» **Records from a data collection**
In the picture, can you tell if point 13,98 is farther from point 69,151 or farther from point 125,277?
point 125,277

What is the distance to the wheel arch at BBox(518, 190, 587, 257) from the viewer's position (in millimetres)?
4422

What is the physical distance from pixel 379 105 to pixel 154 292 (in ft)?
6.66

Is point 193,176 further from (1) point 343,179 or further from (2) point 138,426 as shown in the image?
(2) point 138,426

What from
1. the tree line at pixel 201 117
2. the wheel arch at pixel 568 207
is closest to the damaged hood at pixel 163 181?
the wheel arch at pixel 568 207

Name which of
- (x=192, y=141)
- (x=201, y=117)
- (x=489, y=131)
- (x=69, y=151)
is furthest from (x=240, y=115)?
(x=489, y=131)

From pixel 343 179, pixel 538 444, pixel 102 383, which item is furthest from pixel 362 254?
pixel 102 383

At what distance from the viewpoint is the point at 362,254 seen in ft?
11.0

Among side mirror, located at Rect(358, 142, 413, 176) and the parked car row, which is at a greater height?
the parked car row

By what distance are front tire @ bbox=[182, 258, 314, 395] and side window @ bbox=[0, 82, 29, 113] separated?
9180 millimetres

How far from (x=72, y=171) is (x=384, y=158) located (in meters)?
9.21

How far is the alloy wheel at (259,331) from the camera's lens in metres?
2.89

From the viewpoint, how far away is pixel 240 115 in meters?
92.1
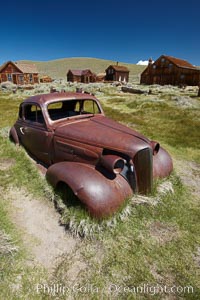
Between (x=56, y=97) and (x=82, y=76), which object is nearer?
(x=56, y=97)

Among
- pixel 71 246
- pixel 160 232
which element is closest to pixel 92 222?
pixel 71 246

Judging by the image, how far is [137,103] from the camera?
16672 mm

» **To be done**
Can you rewrite the lines of the records, from the line containing "Judging by the" through the end of the records, as a numbered list with blank lines left out?

» **Solved exercise**
1. Judging by the image, how far is [137,103] from the camera?
2. 16672 mm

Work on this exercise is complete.